Analysts now suggest that a $10,000 investment in the e-commerce giant today could double to $20,000 by 2030, citing strong earnings signals and undervaluation. The bullish outlook comes as management reveals key metrics from the latest earnings call.
“AWS is the undisputed leader in cloud infrastructure, and its revenue growth is outpacing the broader market,” said Sarah Martinez, senior tech analyst at Horizon Investments. “The stock’s current price does not fully reflect that dominance.”
Background: AWS Powers Amazon’s Valuation
Amazon’s cloud business has been a major profit driver, generating over $25 billion in revenue last quarter alone. The segment’s operating margin has expanded as enterprise customers migrate workloads to the cloud.
During the recent earnings call, CFO Brian Olsavsky highlighted a 19% year-over-year increase in AWS revenue, alongside a surge in multi-year contracts. This suggests sustained demand for AI and machine learning services hosted on AWS.
“Our customers are doubling down on digital transformation, and AWS is central to that shift,” Olsavsky stated. The cloud unit now accounts for more than 70% of Amazon’s total operating profit.
Why Analysts See Undervaluation
Despite the recent run-up, the stock’s price-to-earnings ratio remains below its five-year average when adjusting for AWS earnings. Analysts argue that Amazon’s retail and advertising segments are still undervalued by the market.

“Amazon is essentially a high-growth cloud company with a retail business thrown in for free,” noted David Chen, portfolio manager at Pinnacle Wealth. “The market hasn’t fully priced in the long-term potential of AWS.”
Earnings per share are expected to grow at a compound annual rate of 20% through 2030, according to consensus estimates. If that holds, a doubling of the stock price is within reach.
What This Means for Investors
For those with a long-term horizon, Amazon stock represents a rare opportunity to buy a tech giant at a reasonable valuation. The combination of dominant cloud infrastructure, growing advertising revenue, and improving retail margins provides multiple growth levers.

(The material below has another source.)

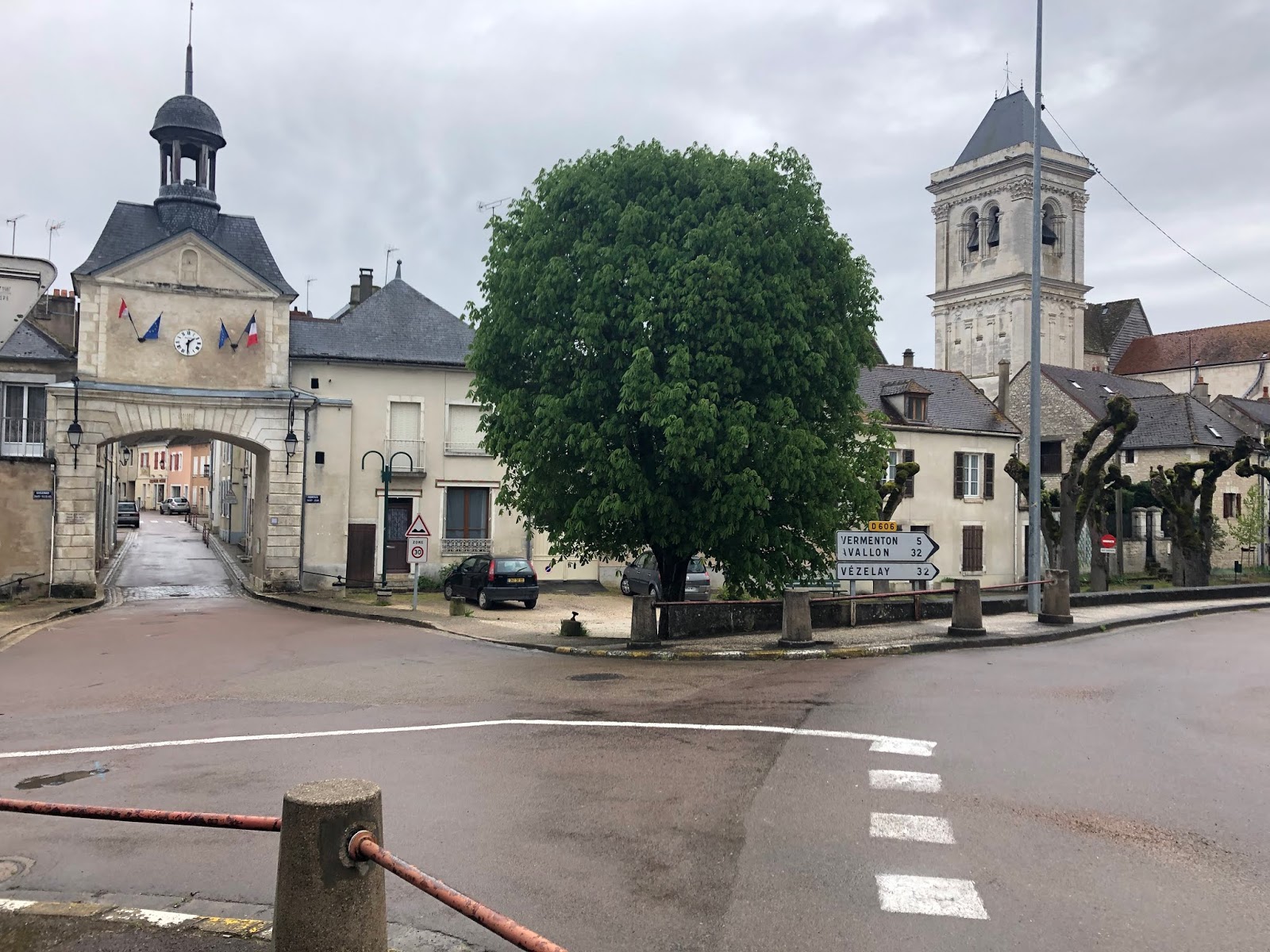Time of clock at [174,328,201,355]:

However, risks remain: regulatory scrutiny in the EU and US, competition from Microsoft Azure and Google Cloud, and the cyclical nature of cloud spending could temper returns. Analysts recommend a dollar-cost averaging strategy to mitigate volatility.

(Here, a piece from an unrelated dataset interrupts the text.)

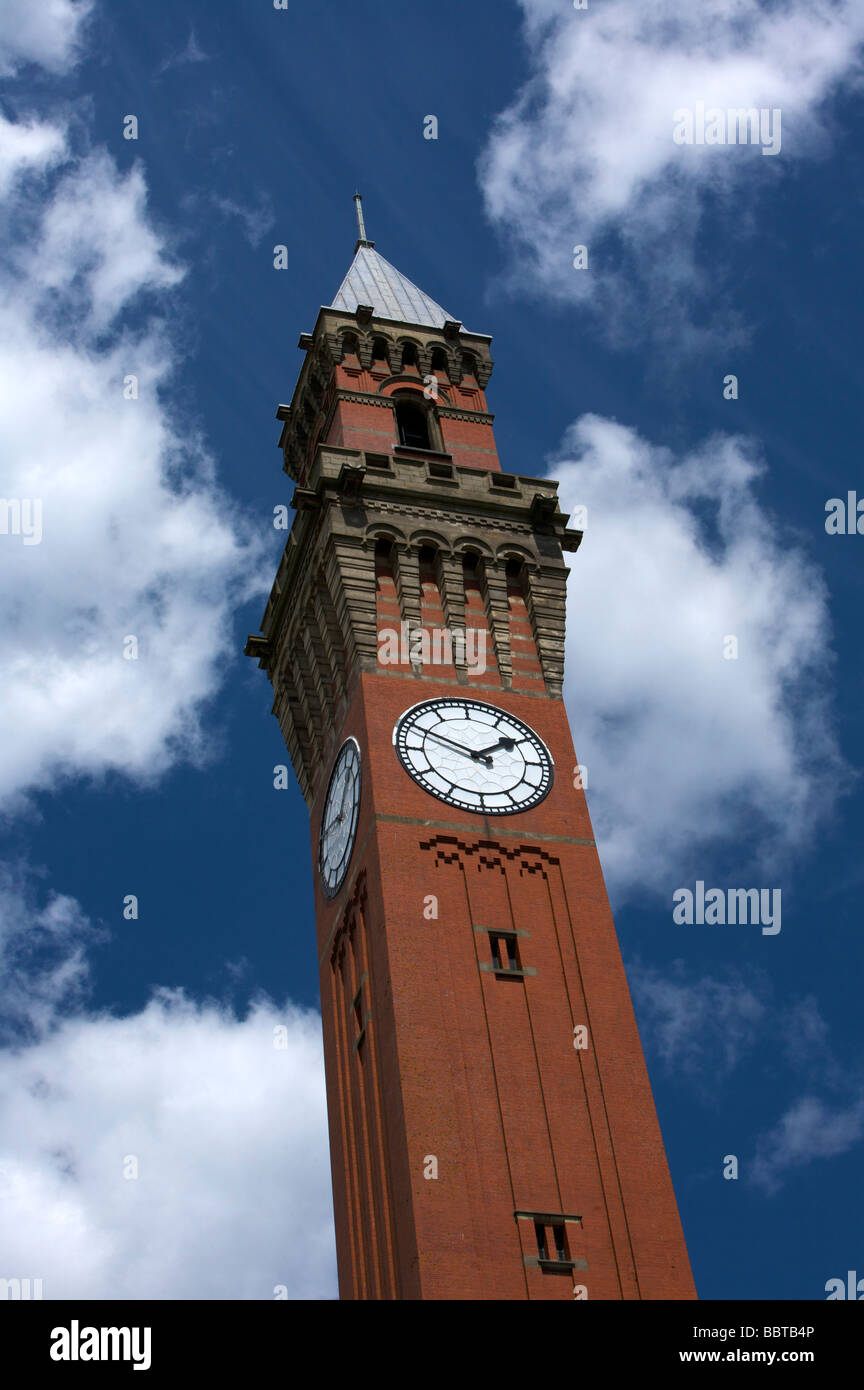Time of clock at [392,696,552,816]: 1:49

“The potential for 100% returns by 2030 is realistic, but investors should brace for bumps along the way,” Martinez added. “Focus on the cloud segment’s trajectory—that’s the real story here.”
In summary, a $10,000 investment today could indeed grow to $20,000 by 2030 if AWS maintains its lead and the broader market recognizes the stock’s true worth. The urgency lies in the fact that the stock may not stay undervalued for long.